Coda (Songs of Submission #9)(42)



“Don’t you dare.”

He put his ear between Jonathan’s and baby. “I can’t hear anything. When is he coming?”

“She’s coming in late January. And I’m coming today. I’m still me. Do everything. Don’t make me beg. Or make me beg. Whichever. Just make me.”

He got on his knees and pulled my legs apart. His name was still visible, and Jonathan looked at me everywhere, as if searching for something inside himself, bathing me in the scalding water of his gaze.

He smirked and put his eyes on mine. “I’m thinking. Can I destroy you when you’re carrying my baby?”

“Yes, you can.”

He slapped the inside of my thigh. It stung like hell because it was unexpected. I gasped and bit my lip.

“I’ll decide what I can and can’t do,” he said. “And I’ll decide what you can do. Do you understand?”

“Hurt me,” I whispered.

He slapped the inside of my other thigh, and yes, it hurt. And yes, it was demeaning, and yes, I pulled away. I thought I might come from that alone.

“No more demands, goddess. I have ways to hurt you that aren’t as much fun.” He pulled the red scarf off the arm of the chair. “No talking. No whimpering. No crying. Not a peep out of you. Just yes and no.”

“Yes.” I couldn’t imagine, as he kneeled above me, his knees keeping mine apart, that the word no would exit my lips.
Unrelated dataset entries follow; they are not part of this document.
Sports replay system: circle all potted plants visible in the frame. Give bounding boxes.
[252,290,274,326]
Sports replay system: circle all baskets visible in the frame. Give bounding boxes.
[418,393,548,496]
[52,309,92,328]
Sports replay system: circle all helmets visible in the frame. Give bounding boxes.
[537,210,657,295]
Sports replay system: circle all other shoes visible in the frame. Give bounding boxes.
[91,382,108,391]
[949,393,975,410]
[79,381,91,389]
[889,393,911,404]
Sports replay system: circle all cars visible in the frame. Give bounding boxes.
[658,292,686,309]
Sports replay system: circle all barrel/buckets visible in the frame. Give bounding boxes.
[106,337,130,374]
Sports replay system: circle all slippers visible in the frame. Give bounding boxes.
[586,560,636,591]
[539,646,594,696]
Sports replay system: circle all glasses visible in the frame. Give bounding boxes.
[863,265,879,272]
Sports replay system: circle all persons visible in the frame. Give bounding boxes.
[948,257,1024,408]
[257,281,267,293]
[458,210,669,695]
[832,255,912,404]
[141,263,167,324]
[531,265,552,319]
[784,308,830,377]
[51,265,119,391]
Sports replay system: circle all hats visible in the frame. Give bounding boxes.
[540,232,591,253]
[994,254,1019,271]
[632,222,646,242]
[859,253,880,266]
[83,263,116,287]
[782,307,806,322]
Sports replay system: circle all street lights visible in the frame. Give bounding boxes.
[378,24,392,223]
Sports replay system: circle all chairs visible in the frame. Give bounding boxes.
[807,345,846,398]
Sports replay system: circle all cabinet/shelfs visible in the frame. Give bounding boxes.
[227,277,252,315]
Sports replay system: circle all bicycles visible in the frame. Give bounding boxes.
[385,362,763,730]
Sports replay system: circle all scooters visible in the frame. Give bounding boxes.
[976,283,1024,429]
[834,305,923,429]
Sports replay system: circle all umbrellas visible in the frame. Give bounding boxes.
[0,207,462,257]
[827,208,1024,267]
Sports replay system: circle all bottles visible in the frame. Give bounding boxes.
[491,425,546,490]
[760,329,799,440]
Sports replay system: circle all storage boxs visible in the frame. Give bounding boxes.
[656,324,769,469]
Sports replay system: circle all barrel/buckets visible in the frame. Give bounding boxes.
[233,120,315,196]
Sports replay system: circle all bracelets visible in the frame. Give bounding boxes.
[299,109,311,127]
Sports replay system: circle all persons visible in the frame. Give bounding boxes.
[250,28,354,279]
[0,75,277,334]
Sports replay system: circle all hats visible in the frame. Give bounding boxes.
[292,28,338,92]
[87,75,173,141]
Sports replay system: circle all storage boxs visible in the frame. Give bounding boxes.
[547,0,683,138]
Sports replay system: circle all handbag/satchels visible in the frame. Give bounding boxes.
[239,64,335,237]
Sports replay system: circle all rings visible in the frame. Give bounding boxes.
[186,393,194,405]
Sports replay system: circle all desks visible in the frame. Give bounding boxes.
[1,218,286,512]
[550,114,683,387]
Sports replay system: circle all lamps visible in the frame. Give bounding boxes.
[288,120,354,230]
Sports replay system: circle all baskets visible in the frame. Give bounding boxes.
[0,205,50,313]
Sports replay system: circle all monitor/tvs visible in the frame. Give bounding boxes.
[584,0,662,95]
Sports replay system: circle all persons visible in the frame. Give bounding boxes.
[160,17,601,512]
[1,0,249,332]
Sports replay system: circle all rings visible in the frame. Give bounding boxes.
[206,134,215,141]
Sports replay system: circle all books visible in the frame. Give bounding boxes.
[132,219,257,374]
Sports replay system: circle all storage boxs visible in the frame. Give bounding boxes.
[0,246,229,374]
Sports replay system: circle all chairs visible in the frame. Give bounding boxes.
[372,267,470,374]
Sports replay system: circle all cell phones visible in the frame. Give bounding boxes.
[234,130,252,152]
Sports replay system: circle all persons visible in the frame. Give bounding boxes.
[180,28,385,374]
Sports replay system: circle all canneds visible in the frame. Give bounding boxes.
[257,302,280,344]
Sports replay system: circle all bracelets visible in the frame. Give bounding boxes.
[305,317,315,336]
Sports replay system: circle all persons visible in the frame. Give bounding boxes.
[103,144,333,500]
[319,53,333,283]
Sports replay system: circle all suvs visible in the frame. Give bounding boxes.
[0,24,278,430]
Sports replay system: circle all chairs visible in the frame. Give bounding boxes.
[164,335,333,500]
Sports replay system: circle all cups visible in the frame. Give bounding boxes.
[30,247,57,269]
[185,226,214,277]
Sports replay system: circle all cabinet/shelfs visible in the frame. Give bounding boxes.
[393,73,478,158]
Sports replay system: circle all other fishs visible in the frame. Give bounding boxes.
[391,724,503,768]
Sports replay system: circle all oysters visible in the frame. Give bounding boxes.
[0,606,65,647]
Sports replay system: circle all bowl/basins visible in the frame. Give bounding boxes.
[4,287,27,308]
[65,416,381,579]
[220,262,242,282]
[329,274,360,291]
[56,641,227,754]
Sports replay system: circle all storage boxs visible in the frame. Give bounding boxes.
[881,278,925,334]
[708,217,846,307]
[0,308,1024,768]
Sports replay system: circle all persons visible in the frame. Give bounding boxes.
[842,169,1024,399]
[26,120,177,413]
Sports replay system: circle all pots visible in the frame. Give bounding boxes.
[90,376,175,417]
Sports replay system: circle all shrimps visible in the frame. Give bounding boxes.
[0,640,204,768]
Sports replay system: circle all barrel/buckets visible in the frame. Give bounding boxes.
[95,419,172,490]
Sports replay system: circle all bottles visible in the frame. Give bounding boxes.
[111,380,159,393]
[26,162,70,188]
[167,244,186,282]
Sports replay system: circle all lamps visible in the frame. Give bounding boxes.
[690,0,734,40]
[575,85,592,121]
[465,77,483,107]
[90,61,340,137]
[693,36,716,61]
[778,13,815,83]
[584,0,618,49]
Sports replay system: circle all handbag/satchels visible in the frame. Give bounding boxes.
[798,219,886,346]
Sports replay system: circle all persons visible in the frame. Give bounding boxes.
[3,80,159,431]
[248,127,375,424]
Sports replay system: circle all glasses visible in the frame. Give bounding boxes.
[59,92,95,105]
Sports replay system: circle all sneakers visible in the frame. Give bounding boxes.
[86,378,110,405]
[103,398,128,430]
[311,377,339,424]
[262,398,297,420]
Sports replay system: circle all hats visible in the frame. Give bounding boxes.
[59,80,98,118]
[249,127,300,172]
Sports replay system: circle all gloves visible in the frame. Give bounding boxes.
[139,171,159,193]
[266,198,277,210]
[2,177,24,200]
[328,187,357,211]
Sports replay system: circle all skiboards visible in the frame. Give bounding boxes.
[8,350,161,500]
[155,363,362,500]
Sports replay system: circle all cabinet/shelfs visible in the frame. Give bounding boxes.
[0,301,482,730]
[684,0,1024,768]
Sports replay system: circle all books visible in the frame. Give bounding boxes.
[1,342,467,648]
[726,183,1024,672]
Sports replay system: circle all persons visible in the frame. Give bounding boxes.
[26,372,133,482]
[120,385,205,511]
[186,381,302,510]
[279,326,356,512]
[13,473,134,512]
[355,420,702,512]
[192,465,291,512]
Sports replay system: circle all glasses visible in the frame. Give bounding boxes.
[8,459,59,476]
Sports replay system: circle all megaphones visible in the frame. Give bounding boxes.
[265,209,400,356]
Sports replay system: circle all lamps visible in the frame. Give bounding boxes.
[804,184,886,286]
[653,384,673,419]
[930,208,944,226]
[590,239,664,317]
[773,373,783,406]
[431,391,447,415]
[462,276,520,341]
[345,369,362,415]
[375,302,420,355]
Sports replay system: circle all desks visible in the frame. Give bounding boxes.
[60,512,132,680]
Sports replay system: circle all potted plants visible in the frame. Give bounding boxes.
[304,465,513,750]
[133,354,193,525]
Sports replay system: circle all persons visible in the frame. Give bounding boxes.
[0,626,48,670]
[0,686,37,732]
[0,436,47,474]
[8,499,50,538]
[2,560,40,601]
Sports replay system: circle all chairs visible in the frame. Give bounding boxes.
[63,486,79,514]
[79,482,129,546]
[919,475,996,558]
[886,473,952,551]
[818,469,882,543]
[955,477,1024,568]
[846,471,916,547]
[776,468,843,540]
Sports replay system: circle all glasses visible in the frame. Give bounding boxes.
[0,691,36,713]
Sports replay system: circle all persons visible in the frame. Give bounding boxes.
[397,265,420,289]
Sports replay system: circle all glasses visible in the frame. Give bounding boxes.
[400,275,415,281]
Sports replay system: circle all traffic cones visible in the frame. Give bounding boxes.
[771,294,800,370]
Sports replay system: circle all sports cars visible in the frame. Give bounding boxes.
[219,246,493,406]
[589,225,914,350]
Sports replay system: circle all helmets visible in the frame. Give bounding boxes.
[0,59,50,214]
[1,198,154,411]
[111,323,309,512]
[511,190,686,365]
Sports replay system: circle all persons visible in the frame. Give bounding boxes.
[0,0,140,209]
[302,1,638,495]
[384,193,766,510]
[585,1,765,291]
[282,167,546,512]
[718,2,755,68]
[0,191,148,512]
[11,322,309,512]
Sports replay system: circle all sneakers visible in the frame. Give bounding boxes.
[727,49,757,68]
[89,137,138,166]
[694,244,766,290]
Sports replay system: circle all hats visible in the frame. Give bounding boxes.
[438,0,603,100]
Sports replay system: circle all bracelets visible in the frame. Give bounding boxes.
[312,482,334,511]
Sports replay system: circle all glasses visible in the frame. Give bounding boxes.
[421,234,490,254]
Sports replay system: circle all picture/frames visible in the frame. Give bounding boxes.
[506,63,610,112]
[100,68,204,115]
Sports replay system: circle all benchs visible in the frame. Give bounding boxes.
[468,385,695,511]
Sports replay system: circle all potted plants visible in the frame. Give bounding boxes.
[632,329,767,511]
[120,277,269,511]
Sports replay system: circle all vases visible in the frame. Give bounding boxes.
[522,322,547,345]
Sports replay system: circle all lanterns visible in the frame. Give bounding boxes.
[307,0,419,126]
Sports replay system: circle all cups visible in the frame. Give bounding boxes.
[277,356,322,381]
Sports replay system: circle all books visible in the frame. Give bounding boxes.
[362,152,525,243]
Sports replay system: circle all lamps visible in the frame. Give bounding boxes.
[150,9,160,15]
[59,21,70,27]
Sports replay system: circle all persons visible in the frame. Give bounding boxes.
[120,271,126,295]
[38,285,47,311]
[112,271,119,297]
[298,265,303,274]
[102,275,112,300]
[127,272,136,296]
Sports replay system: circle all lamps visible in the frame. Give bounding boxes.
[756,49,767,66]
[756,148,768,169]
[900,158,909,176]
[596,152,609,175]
“Put your hands over your head and grab the table leg.”

I did it, stretching to reach the leg of the heavy sideboard.

“I haven’t tied you up since the surgery. You’ve noticed?”

“Yes.”

He leaned over me and wrapped the scarf around my wrists, attaching it to the sideboard as he spoke. “I was nervous. I kept dreaming the heart would leave me. Probably all the talk of rejection going to my head. But I worried that it would happen while you were tied up, and you’d be trapped until someone came.” He leaned back and checked his work by pulling me toward him until my arms were completely extended. “I know it wasn’t sensible. But it was there.” He stood and reached for something in the bag he had been about to take on the plane. His blue book. “You got away with a lot in the meantime.”

“Yes,” I said.

“Open your mouth.” I did, and he put the book in it. “Hold this for me.”

I bit down on the leather. He stepped back, and the book blocked my view of him. I heard the clink of his belt and the rustle of clothes, but I couldn’t see him. I could only see the damn book.

“The rules—and you can tell me what you object to when I take the book out of your mouth—the rules are this. I’m going to do what I want to your body. You’re going to have your safe words. If you worry about the baby for one second, you use them. And if I worry, I’m stopping the scene. It doesn’t matter if those worries make sense. And when you start showing, we’re renegotiating.”

He pulled my legs up and bent my knees until my ass was off the rug, then he took the book out of my mouth. He was naked and perfect from his scar to his huge cock. Lithe and strong. Nimble and taut.

“Yes or no, Monica.” He slapped the book on his palm.

“Yes, sir.”

“Good.” The book landed on my ass with a thwack. I chirped and held my cry. He paused then smacked me again. Paused, letting me feel the delicious sting. “Yesterday, you forgot that I own your orgasms. That means I say how and when you come.” Thwack. “Every time.” Thwack.

“Sorry.”

“You don’t sound sorry.”

“I’m not.”

“You were getting three. Now you’re getting four for lying. Count with me.”

The book landed between my legs, flat on my engorged clit, and I bit back a scream. It hurt, stung, burned in the opening notes, and the echo was pure pleasure.

“How many is that?” he asked.

“One.”

He smacked it again, and I twisted away at the same time as I wanted it again. He straightened me and spread my legs, exposing me to him.

“Count.”

“Two.”

“You okay?” he asked.

“Yes.”

Thwap. Harder than the others. I held back a scream.

“Breathe,” he demanded.

“Three!”

“Last one.”

He did it again, and it hurt bad, but it left a rush of warm, pre-orgasm quiver in its wake. How had I ever lived without that? How had I ever had an orgasm without the counterpoint of pain?

“Four,” I said through my teeth.

He put the book aside and slid his fingers in me. “You’re soaked.” He drew his wet fingers over my clit, and it burned. That burn, not his touch on me, nearly put me over the edge into orgasm. “And you’re close. What am I going to do with you?”

Begging him to f*ck me might cause an indefinite delay as I was told to think about what it meant to make demands out of turn, so I said nothing. He moved his hand over me, setting my soreness on fire.

He leaned over and slid his dick into me. I gasped from the pain and the rawness, which had brought every nerve ending into high alert. I was sensitive at every range of the spectrum, and he was stretching me open, putting his whole length into me. I strained against the ties from the pain and the pleasure.